**TEXT FOR ANALYSIS**:
A death caused by the absence of a railing around a roof is not accidental manslaughter, as it would have been under the law of the cities of refuge (Num. 35:9-29). It was murder. The civil penalty was the execution of the head of the household: eye for eye. The mere absence of a restraining device would automatically have condemned the householder judicially. There was no legally valid excuse. The risk of building a new house without a roof railing was high.

The language of blood places this case law under the general category of murder. Thus, this law is not strictly a land law, yet is it also not strictly a cross-boundary law, as we shall see. It is unique. Because I see this law as valid today, I use the present tense in the following analysis.


New Homes

The context of the law is new construction. This law does not apply to existing houses. When the Israelites took Canaan, the Canaanites left their houses standing. Their houses became part of Israel's lawful inheritance. An Israelite who was too poor to afford to build a railing on his roof was not to be prohibited from claiming ownership of a house with an unprotected roof. Those who ventured onto the roof of such a house did so at their own risk. The owner was not to be forced to sell the house just because he could not afford to build a railing on the roof. The principle of inheritance was of greater importance than the principle of household safety.

**RECORDS**:
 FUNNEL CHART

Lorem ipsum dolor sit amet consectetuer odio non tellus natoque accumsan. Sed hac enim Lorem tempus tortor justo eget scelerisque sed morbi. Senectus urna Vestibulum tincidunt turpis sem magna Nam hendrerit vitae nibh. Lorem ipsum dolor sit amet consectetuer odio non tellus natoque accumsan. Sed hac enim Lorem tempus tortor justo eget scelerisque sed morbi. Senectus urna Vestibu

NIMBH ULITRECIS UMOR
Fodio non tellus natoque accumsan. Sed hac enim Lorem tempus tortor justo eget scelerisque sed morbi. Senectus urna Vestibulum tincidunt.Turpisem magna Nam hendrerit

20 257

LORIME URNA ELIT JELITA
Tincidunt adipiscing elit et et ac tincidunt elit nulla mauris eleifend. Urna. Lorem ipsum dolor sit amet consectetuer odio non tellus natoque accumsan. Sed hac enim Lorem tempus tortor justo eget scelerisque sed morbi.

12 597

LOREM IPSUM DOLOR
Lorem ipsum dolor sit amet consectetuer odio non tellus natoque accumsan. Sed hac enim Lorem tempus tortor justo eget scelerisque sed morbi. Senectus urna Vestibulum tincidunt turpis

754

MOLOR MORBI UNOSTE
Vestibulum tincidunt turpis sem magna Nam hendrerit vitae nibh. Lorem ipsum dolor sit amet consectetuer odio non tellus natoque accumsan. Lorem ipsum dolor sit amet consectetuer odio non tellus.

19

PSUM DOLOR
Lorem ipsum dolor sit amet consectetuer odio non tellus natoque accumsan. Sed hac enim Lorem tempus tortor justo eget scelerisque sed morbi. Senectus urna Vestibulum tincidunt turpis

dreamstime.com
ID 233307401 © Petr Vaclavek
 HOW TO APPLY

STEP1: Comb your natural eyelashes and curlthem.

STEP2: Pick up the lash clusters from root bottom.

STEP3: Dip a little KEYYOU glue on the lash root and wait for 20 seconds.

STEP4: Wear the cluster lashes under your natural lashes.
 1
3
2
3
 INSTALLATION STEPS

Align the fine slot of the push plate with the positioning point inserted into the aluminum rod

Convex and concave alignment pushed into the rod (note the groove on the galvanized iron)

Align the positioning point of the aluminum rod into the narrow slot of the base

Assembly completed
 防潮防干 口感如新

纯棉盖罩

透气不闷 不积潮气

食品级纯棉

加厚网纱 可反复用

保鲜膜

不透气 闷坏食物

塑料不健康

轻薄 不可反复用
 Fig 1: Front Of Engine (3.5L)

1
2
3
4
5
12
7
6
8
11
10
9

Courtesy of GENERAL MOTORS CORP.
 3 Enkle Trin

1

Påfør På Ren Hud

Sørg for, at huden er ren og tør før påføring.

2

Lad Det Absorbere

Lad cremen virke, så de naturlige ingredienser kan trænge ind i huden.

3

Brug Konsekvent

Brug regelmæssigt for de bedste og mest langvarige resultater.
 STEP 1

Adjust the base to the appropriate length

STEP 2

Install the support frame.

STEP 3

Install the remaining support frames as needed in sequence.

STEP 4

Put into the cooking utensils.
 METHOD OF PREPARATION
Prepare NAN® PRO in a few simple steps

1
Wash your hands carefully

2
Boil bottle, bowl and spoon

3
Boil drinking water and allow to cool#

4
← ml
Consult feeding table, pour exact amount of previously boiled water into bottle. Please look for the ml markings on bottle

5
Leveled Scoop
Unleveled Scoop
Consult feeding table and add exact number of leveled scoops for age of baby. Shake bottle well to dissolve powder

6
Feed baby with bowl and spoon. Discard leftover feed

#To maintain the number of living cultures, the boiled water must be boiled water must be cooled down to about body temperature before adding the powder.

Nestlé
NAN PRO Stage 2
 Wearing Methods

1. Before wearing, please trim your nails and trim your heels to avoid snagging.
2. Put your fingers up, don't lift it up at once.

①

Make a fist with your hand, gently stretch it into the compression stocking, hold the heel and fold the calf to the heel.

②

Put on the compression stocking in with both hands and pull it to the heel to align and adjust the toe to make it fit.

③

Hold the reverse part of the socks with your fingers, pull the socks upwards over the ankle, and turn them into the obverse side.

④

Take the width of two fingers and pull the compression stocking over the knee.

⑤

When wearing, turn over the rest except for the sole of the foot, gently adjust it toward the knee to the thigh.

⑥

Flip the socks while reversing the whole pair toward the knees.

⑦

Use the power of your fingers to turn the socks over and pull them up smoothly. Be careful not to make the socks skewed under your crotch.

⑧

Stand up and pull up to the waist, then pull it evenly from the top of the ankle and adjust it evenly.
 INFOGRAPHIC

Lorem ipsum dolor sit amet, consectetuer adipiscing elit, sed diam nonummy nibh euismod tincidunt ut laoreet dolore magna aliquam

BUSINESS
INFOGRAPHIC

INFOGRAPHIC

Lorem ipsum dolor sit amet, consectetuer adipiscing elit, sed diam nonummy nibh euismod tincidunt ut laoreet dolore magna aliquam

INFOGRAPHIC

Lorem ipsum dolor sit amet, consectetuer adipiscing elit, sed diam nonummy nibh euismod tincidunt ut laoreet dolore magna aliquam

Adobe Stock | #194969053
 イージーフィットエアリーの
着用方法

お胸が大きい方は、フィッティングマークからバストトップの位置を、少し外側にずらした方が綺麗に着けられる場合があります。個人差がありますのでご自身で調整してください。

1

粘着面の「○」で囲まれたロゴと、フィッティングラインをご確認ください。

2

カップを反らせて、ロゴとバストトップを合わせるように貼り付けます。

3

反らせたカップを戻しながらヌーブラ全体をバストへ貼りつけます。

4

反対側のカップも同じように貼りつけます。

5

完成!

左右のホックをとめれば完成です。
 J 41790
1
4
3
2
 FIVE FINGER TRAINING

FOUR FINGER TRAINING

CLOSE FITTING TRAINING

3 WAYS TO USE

**EXERCISES TO COMPLETE**:
A. In the passage on the roof-railing law, what civil penalty applied when someone died because a new house had no railing around its roof?
B. Continue the passage on the roof-railing law, starting right after its final sentence.

**SOLVED TASKS**:
A. The head of the household was executed.

B.
This law balances safety with economics. If a man has the wealth to pay for building a new home, then he is not a poor man. He has capital. He is exchanging one form of capital for another. In such cases, this law announces, the builder must go to the extra expense of building a railing on his roof. The additional cost -- the marginal cost -- of building a railing is small in comparison to the total cost of building the house. For a little more money, the owner secures an added measure of safety for his family and guests. As a man of means, he owes this to them. It is not a great added expense.

What about a buyer of an existing home that has no roof railing? He can afford to build a new home or buy an existing home. He chooses to buy an existing home. The text applies to a newly built house. But why shouldn't the law apply to him? One reason might be that the added marginal expense of adding a railing reduces the profit from selling the house. The law would force the seller to pay for it, thereby reducing the profit from the sale, or else force the buyer to pay, thereby reducing the market for homes. In the case of the conquest of Canaan, the inheriting owner or his heirs would have faced reduced demand -- lower value -- for the sale of an asset which they inherited when the first owner participated in the conquest of Canaan. That is, such a legal requirement would have reduced the net worth of the original owner or his heirs. Mosaic law did not impose such a confiscation of inherited wealth on the owner or his heirs. This indicates how highly the principle of inheritance was regarded by the Mosaic law.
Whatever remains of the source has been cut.